┏━━

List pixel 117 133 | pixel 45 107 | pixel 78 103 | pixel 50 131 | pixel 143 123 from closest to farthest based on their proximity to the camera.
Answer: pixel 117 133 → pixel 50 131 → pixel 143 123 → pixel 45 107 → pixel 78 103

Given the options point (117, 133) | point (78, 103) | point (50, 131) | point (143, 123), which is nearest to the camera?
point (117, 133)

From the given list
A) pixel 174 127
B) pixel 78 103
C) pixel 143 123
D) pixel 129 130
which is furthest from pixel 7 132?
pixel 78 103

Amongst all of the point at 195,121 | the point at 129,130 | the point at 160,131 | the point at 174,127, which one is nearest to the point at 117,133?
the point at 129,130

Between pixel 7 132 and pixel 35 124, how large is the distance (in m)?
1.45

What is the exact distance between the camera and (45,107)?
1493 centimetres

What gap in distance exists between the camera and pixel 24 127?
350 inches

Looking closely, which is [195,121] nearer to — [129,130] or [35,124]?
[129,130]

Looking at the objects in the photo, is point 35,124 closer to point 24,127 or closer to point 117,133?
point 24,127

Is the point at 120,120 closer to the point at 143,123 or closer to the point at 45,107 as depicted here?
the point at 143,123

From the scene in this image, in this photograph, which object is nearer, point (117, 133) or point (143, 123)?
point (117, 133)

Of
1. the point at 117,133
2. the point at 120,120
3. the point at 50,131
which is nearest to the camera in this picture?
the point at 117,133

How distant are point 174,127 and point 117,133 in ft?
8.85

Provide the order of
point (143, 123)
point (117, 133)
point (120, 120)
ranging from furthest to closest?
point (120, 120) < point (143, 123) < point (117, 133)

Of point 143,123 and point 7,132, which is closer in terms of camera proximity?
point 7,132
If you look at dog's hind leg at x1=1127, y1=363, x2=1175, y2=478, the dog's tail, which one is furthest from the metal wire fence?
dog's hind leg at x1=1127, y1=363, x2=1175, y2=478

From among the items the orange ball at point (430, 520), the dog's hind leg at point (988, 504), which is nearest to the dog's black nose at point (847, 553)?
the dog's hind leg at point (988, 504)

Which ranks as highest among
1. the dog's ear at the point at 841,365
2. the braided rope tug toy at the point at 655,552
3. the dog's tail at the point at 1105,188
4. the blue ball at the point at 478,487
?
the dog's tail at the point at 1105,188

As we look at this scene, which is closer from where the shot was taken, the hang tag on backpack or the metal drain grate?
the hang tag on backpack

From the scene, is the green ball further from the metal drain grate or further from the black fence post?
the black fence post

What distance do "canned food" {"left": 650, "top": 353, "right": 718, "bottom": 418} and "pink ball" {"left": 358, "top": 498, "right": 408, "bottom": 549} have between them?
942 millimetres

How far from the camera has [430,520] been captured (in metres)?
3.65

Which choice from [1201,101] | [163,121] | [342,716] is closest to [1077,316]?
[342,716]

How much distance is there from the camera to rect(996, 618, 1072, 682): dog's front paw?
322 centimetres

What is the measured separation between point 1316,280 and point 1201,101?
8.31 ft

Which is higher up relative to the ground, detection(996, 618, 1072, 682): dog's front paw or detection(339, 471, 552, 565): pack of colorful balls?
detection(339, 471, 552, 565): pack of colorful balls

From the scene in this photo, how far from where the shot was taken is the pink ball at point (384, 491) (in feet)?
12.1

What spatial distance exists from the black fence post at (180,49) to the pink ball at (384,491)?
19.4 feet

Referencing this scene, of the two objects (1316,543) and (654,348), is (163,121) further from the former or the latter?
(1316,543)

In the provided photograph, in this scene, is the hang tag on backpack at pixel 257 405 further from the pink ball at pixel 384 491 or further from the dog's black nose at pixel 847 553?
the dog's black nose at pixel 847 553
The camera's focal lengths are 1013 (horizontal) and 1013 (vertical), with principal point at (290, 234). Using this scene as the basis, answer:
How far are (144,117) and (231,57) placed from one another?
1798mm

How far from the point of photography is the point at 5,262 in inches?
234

┗━━

▶ [Requirement]
Could you express every line of the data above as a JSON list of strings, with one string per line and blank lines omitted?

▶ [Task solution]
[
  "List pixel 117 133 | pixel 45 107 | pixel 78 103 | pixel 50 131 | pixel 143 123 from closest to farthest based on their proximity to the camera.",
  "Answer: pixel 117 133 → pixel 50 131 → pixel 143 123 → pixel 45 107 → pixel 78 103",
  "Given the options point (117, 133) | point (78, 103) | point (50, 131) | point (143, 123), which is nearest to the camera?",
  "point (117, 133)",
  "From the given list",
  "A) pixel 174 127",
  "B) pixel 78 103",
  "C) pixel 143 123",
  "D) pixel 129 130",
  "which is furthest from pixel 7 132?",
  "pixel 78 103",
  "Amongst all of the point at 195,121 | the point at 129,130 | the point at 160,131 | the point at 174,127, which one is nearest to the point at 117,133?",
  "the point at 129,130",
  "Between pixel 7 132 and pixel 35 124, how large is the distance (in m)?",
  "1.45",
  "What is the exact distance between the camera and (45,107)?",
  "1493 centimetres",
  "What gap in distance exists between the camera and pixel 24 127?",
  "350 inches",
  "Looking closely, which is [195,121] nearer to — [129,130] or [35,124]?",
  "[129,130]",
  "Looking at the objects in the photo, is point 35,124 closer to point 24,127 or closer to point 117,133?",
  "point 24,127",
  "Is the point at 120,120 closer to the point at 143,123 or closer to the point at 45,107 as depicted here?",
  "the point at 143,123",
  "From the scene in this image, in this photograph, which object is nearer, point (117, 133) or point (143, 123)?",
  "point (117, 133)",
  "Of",
  "1. the point at 117,133",
  "2. the point at 120,120",
  "3. the point at 50,131",
  "which is nearest to the camera in this picture?",
  "the point at 117,133",
  "How distant are point 174,127 and point 117,133 in ft?",
  "8.85",
  "Provide the order of",
  "point (143, 123)",
  "point (117, 133)",
  "point (120, 120)",
  "ranging from furthest to closest?",
  "point (120, 120) < point (143, 123) < point (117, 133)",
  "Of point 143,123 and point 7,132, which is closer in terms of camera proximity?",
  "point 7,132",
  "If you look at dog's hind leg at x1=1127, y1=363, x2=1175, y2=478, the dog's tail, which one is furthest from the metal wire fence?",
  "dog's hind leg at x1=1127, y1=363, x2=1175, y2=478",
  "From among the items the orange ball at point (430, 520), the dog's hind leg at point (988, 504), which is nearest to the dog's black nose at point (847, 553)?",
  "the dog's hind leg at point (988, 504)",
  "Which ranks as highest among",
  "1. the dog's ear at the point at 841,365",
  "2. the braided rope tug toy at the point at 655,552",
  "3. the dog's tail at the point at 1105,188",
  "4. the blue ball at the point at 478,487",
  "?",
  "the dog's tail at the point at 1105,188",
  "As we look at this scene, which is closer from where the shot was taken, the hang tag on backpack or the metal drain grate?",
  "the hang tag on backpack",
  "From the scene, is the green ball further from the metal drain grate or further from the black fence post?",
  "the black fence post",
  "What distance do \"canned food\" {\"left\": 650, \"top\": 353, \"right\": 718, \"bottom\": 418} and \"pink ball\" {\"left\": 358, \"top\": 498, \"right\": 408, \"bottom\": 549} have between them?",
  "942 millimetres",
  "How far from the camera has [430,520] been captured (in metres)?",
  "3.65",
  "Which choice from [1201,101] | [163,121] | [342,716] is closest to [1077,316]?",
  "[342,716]",
  "How much distance is there from the camera to rect(996, 618, 1072, 682): dog's front paw?",
  "322 centimetres",
  "What is the measured separation between point 1316,280 and point 1201,101?",
  "8.31 ft",
  "Which is higher up relative to the ground, detection(996, 618, 1072, 682): dog's front paw or detection(339, 471, 552, 565): pack of colorful balls?",
  "detection(339, 471, 552, 565): pack of colorful balls",
  "From the scene in this photo, how far from where the shot was taken is the pink ball at point (384, 491) (in feet)?",
  "12.1",
  "What spatial distance exists from the black fence post at (180,49) to the pink ball at (384,491)?",
  "19.4 feet",
  "Referencing this scene, of the two objects (1316,543) and (654,348), is (163,121) further from the former or the latter?",
  "(1316,543)",
  "In the provided photograph, in this scene, is the hang tag on backpack at pixel 257 405 further from the pink ball at pixel 384 491 or further from the dog's black nose at pixel 847 553?",
  "the dog's black nose at pixel 847 553",
  "The camera's focal lengths are 1013 (horizontal) and 1013 (vertical), with principal point at (290, 234). Using this scene as the basis, answer:",
  "How far are (144,117) and (231,57) placed from one another?",
  "1798mm",
  "How far from the point of photography is the point at 5,262 in inches?",
  "234"
]